When a male is interested in mating, he will deposit a spermatophore (sperm package) and exhibit various courting behaviors, including tail fanning, flank touching, and positioning to increase his crest height. A receptive female will follow the male and take in the spermatophore through her cloaca.
After mating, the female will begin to lay eggs in the water, typically among water plants, and continue to do so for up to three months. Most alpine newts lay 30 to 500 eggs in total, which hatch within a month.
Alpine newt larvae are small and born with gills. Larvae should be fed smaller foods, such as newly-hatched brine shrimp, at a feeding schedule of twice per day.

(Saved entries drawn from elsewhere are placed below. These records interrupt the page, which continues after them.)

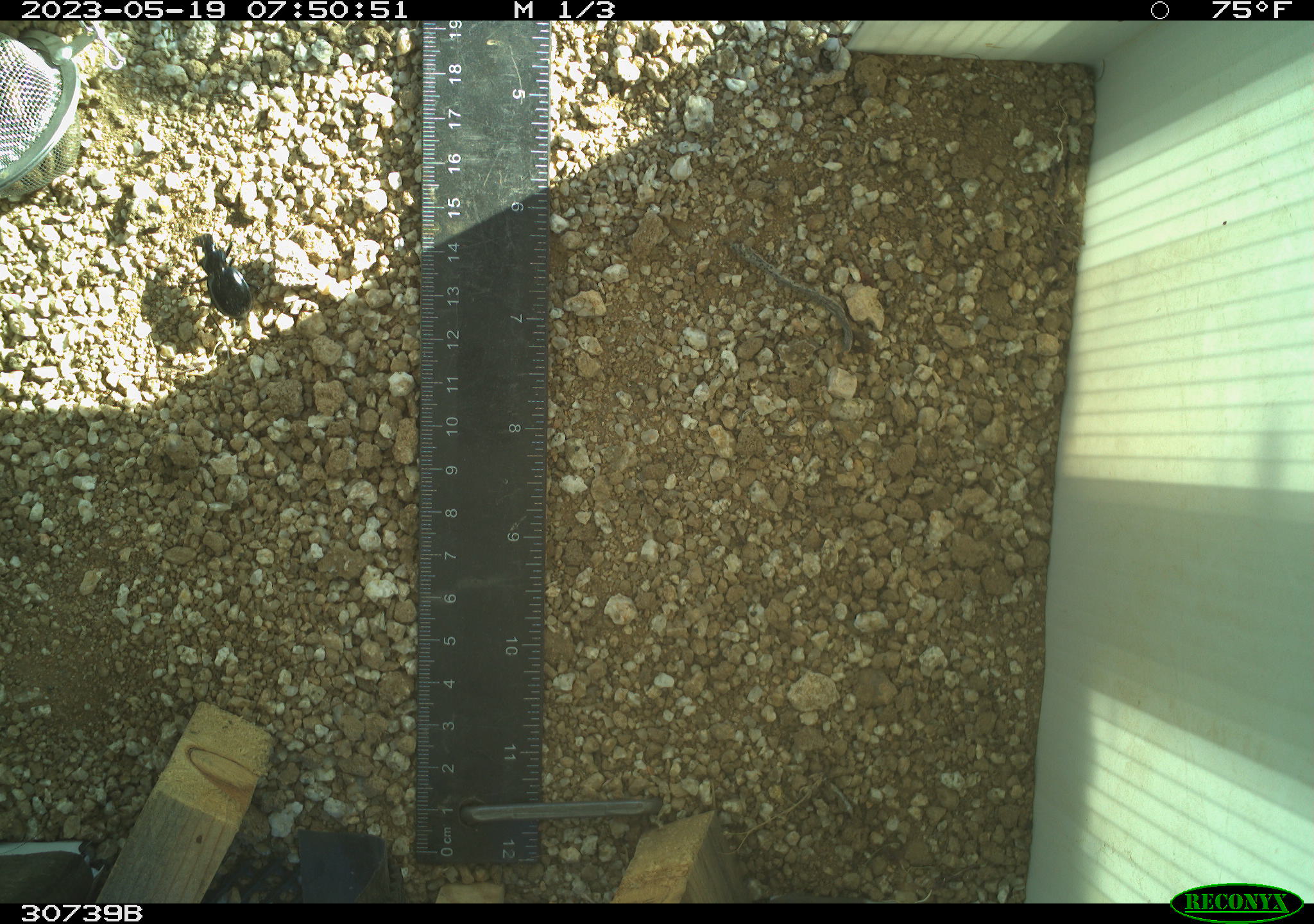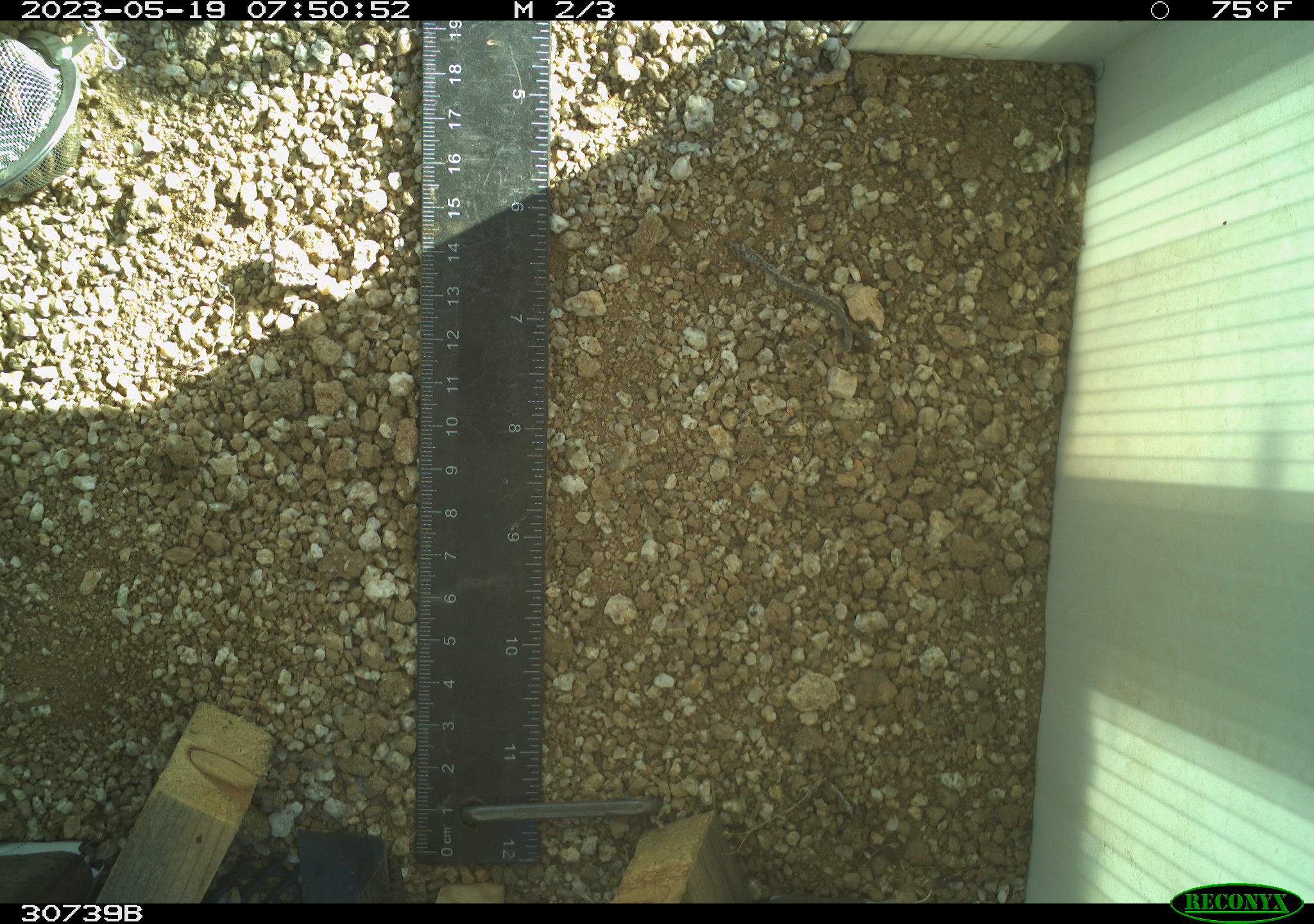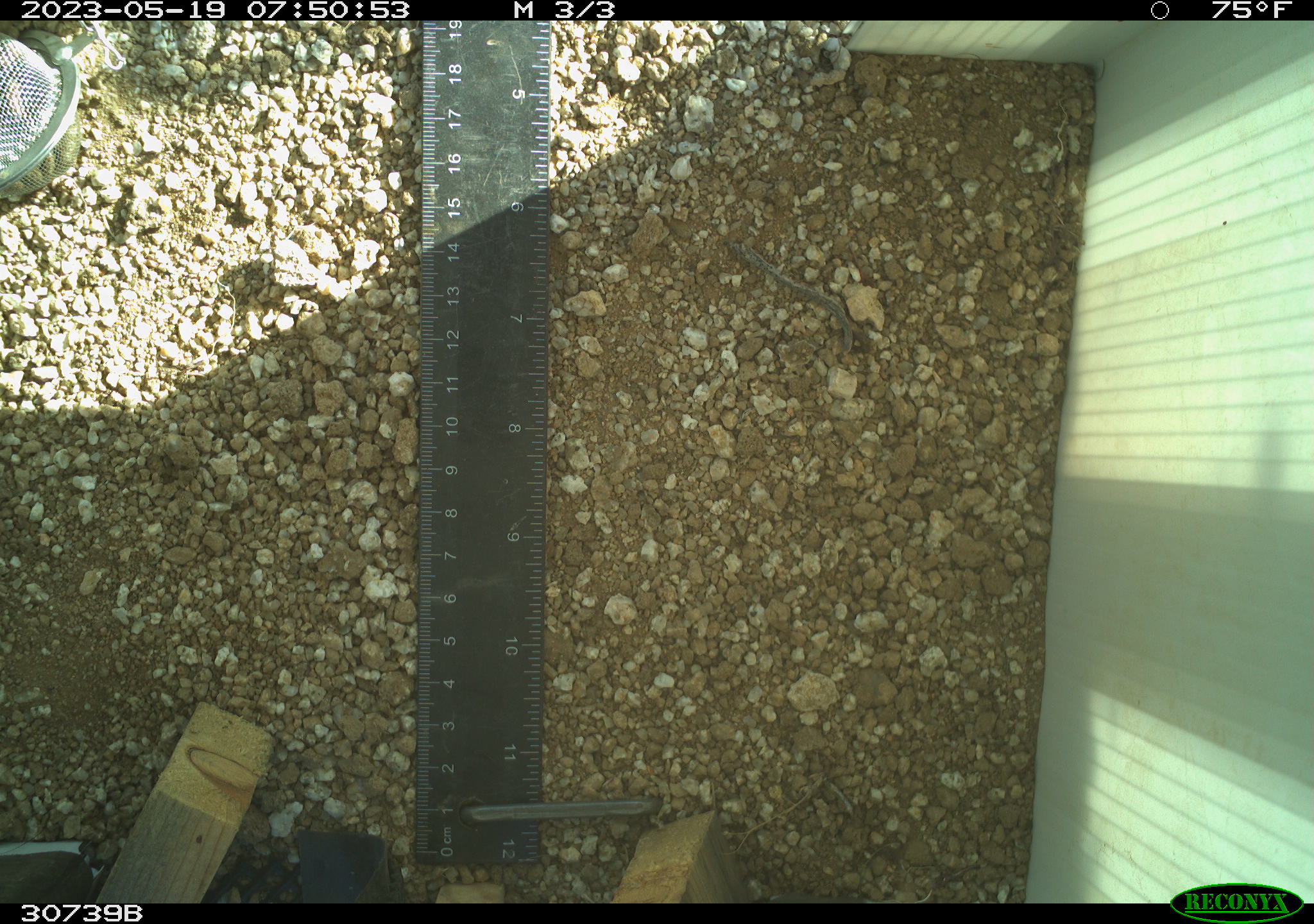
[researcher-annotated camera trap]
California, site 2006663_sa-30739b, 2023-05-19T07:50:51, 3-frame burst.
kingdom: Animalia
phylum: Arthropoda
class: Insecta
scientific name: Insecta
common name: insect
Insect (Insecta).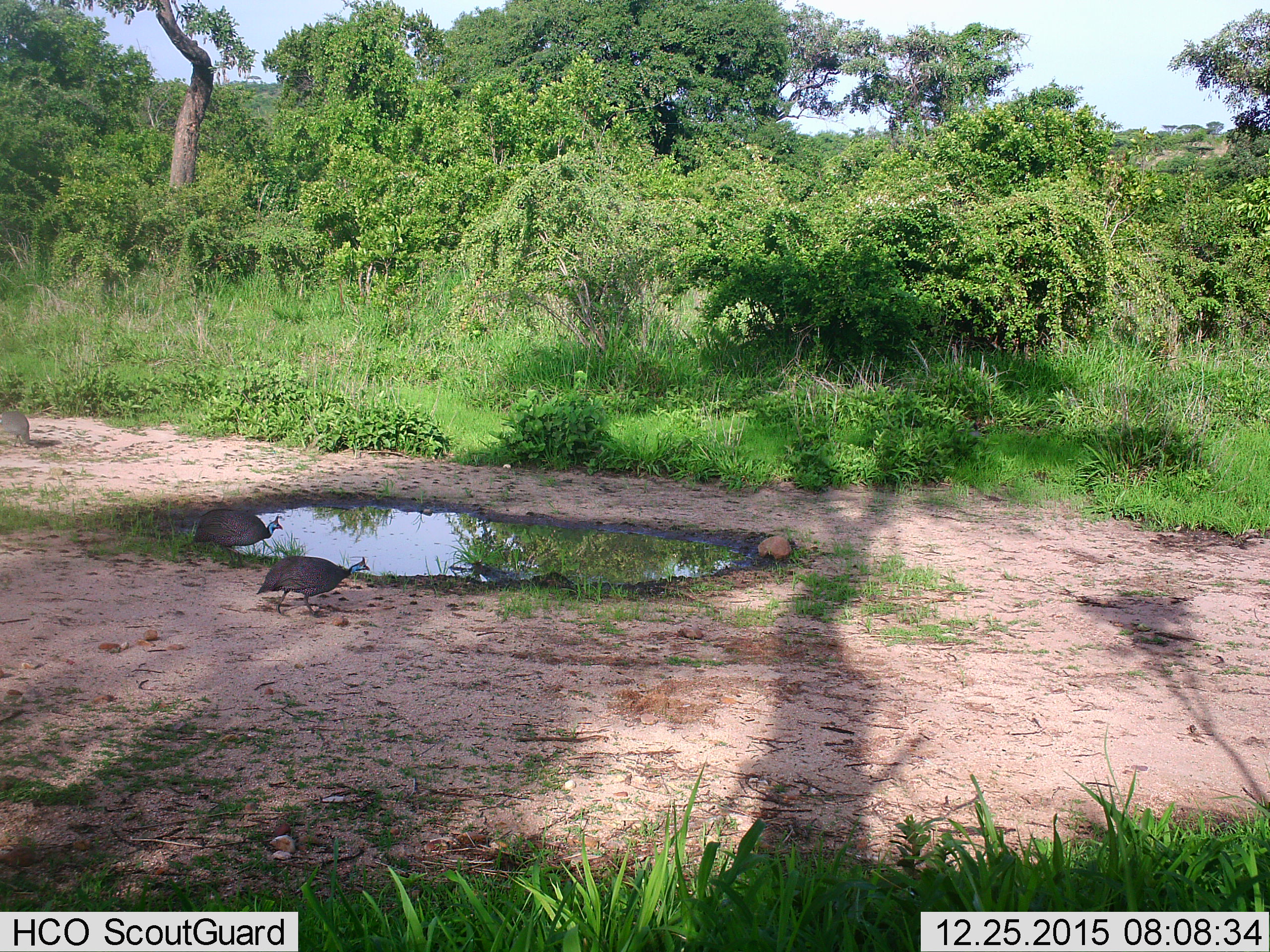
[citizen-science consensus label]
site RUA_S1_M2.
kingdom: Animalia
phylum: Chordata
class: Aves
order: Galliformes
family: Numididae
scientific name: Numididae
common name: guineafowl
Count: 3.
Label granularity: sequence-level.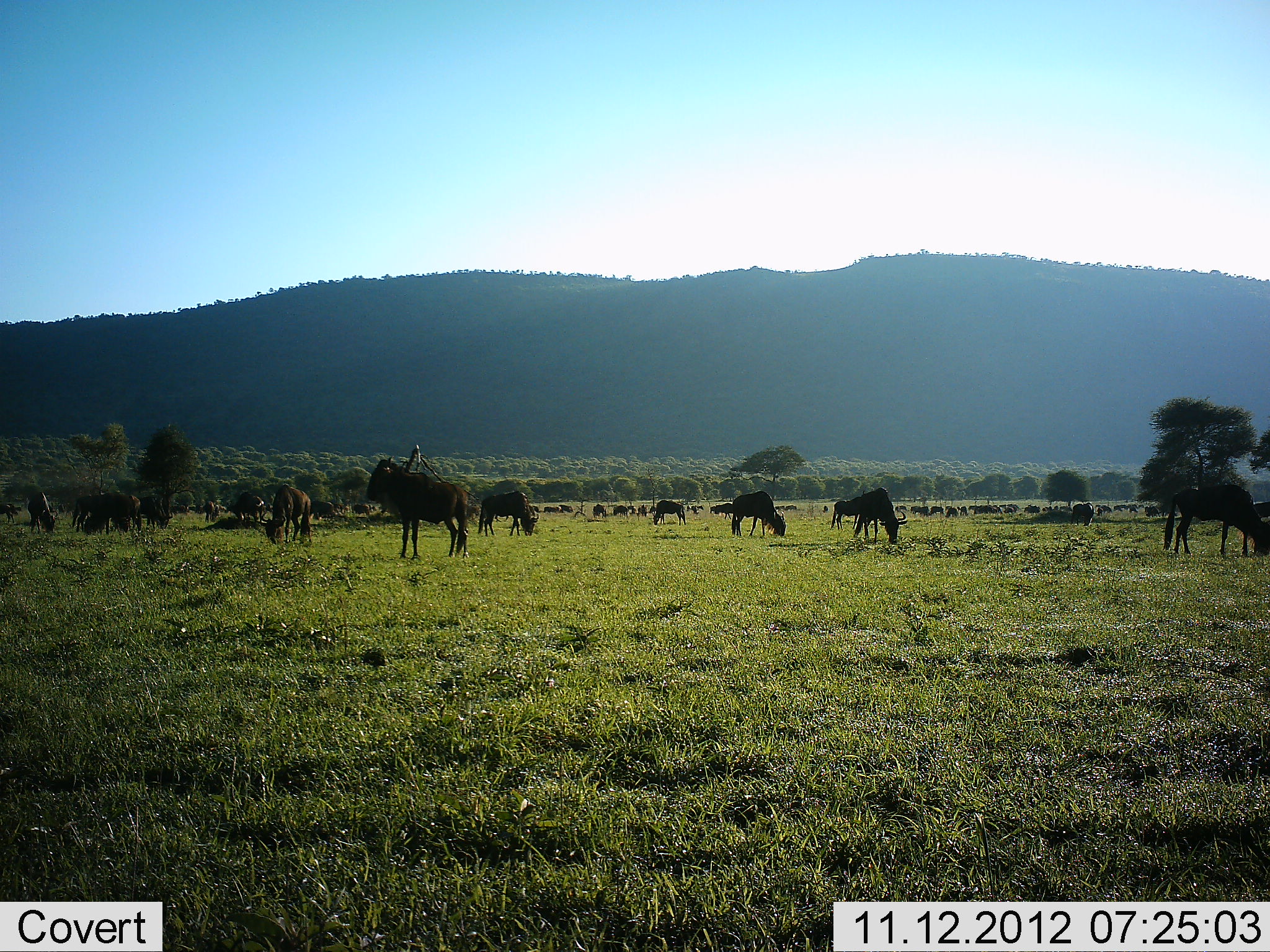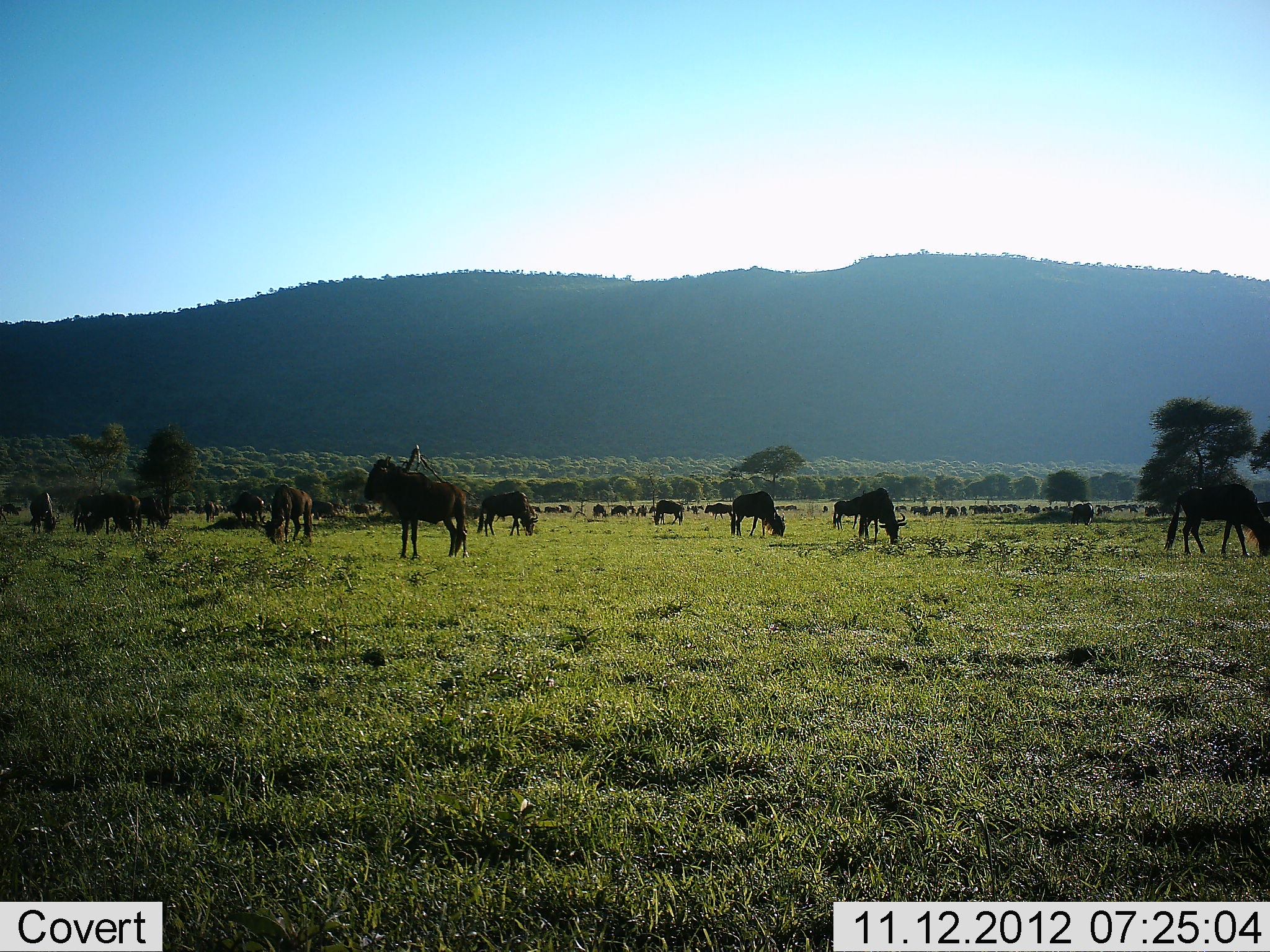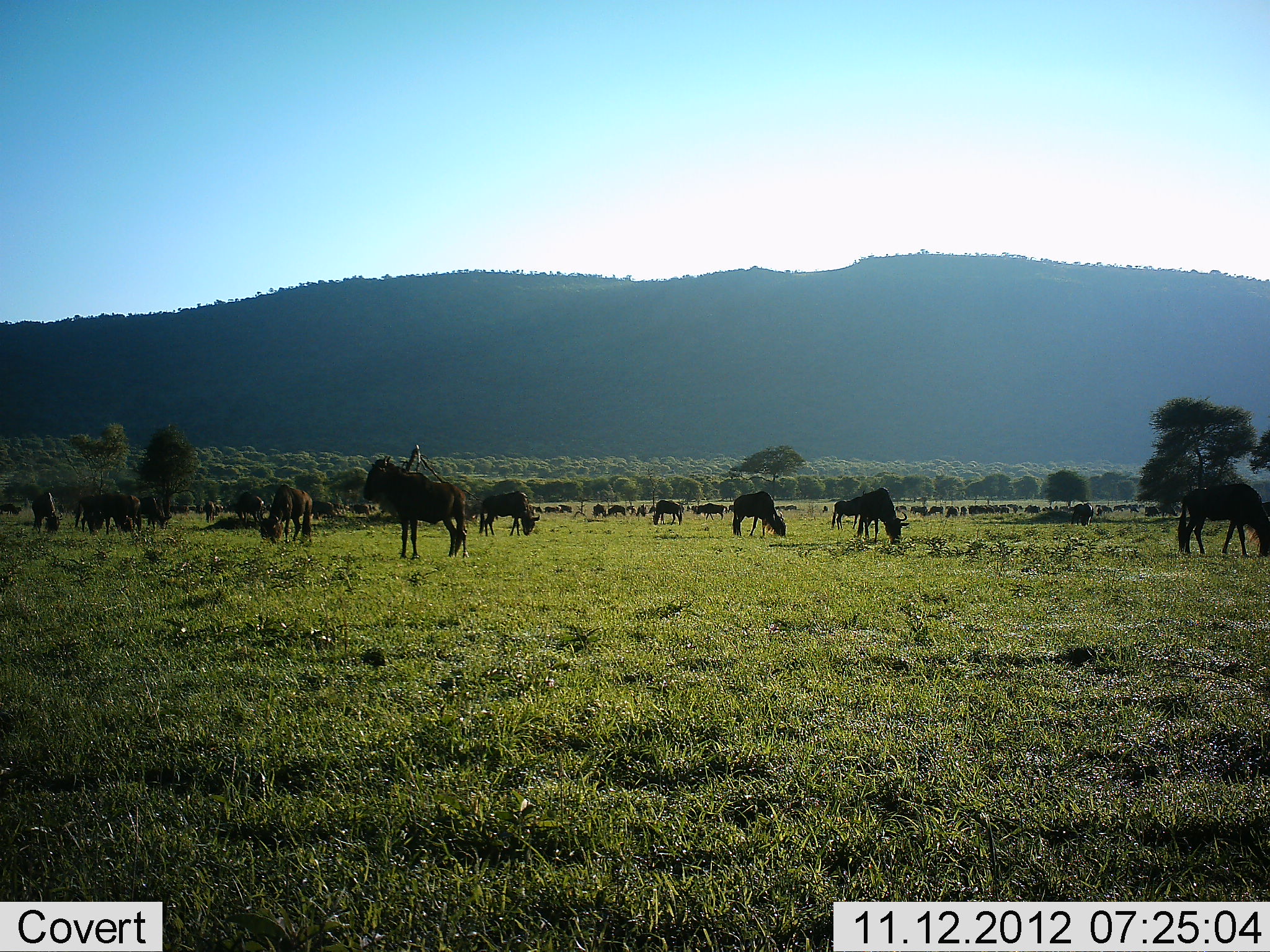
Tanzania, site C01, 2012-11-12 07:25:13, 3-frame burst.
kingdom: Animalia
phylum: Chordata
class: Mammalia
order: Artiodactyla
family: Bovidae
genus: Connochaetes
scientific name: Connochaetes taurinus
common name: blue wildebeest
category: wildebeest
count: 11-50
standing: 80%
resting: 20%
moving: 20%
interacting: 10%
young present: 10%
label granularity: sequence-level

Choosing and Buying an Alpine Newt
Alpine newts typically cost between $40 and $100. While uncommon in local pet stores, the species is readily available online, in exotic pet stores, and at amphibian expos. There’s also plenty of reputable breeders across the world.
While the initial cost is low, caring for an alpine newt is relatively expensive because of this species’ long lifespan. Avoid wild-caught newts as they’re prone to health issues and often struggle to acclimatize to captive conditions.
Never release captive alpine newts into the wild because they can transmit life-threatening diseases. Several places also have legislation in place that makes doing so a criminal offense, such as the United Kingdom’s Wildlife and Countryside Act 1981.